** Start of Quoted passage **

Frank Sinatra's Come Fly With Me (1957). Nobody puts this album as among Sinatra's "greatest" works, that's reserved for the likes of In The Wee Small Hours or Only The Lonely, great albums to be sure, but rather despondent, and Frank can do despondent to the point where you're reaching for the bottle yourself. But he's always been at his best having fun, and on no album does he have more fun than Come Fly With Me. You can hear the smirks and behind-the-hand smiles all over this one, and unlike cotton-candy fun albums, you can listen to it over and over and over until your wife yells at you to put something else on.
And First Coffee's Favorite Book Read in 2007 is The Road to Serfdom by F.A. Hayek (1944). You don't understand the reality of socialism or how socialist-leaning governments and politicians think until you read this, and after you read it you'll never vote for one again. Does for socialism what Upton Sinclair's The Jungle did for Chicago meatpacking plants and Ralph Nader's Unsafe At Any Speed did to the Chevy Corvair.
Wrapping up 2007, First Coffee would like to note that it was the only CRM blog on the Internet to use the word "paraskevidekatriaphobia."
Comments are always an interesting way to learn what sort of person's reading your blog. In January First Coffee received a comment saying " Linking Anna Nicole Smith and Terrell Owens ... sweet! Keep up the good referencing. Yours, Os." Glad to help.
As has been the case for the past couple years, the (vast) majority of comments were readers sharing Caiman.com horror stories. First Coffee's become something of a clearing house for Caiman.com complainers, as it's a company we use as an example of how not to do customer service. And boy, are there a lot of unhappy Camian customers out there.
Typical is the comment First Coffee received in February from George -- "What a terrible company. Had the same problem as Tim, was sent a Pal DVD, who buys that in North America? Didn't know it was PAL until I tried to play it, I was told since I opened it they would not take it back. I was hot and fired off three e-mails saying 'nowhere on your site does it say it is a PAL only product." I did hear from "Claire" and was e-mailed a mailing slip to return it. This was my first and last time dealing with them…"
One of the finest musical discoveries First Coffee made in 2007 was jazz bassist Jaco Pastorius' début album, titled Jaco Pastorius. There are only four bassists in the Jazz Hall of Fame, and only one electric bassist -- Jaco.
In April First Coffee found out a bit more about our readers when Ron posted a comment saying " 1692 and 1992 -- big years. And so I post this piece in memory of Robert Lowell and the year 1992 as well, an auspicious year in the Baha'i historical calendar," following that intro with a piece invoking literary critic Allen Tate, Sam Leith, Roger White and Lowell himself. Always nice to have a fish come flying out of nowhere to smack you upside the head like that.

** End of Quoted passage **
** Start of Information supplied **

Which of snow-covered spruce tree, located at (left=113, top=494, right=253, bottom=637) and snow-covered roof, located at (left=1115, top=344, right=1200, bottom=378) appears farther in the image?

** End of Information supplied **

• _Prompt_: Condense the paragraph of the blog post that begins "And First Coffee's Favorite Book" into two sentences, keeping its main facts.

• _The reply_: First Coffee's favorite book read in 2007 was F.A. Hayek's The Road to Serfdom (1944), which the post says shows the reality of socialism and how socialist-leaning governments and politicians think, so that readers will never vote for one again. It does for socialism what Upton Sinclair's The Jungle did for Chicago meatpacking plants and Ralph Nader's Unsafe At Any Speed did to the Chevy Corvair.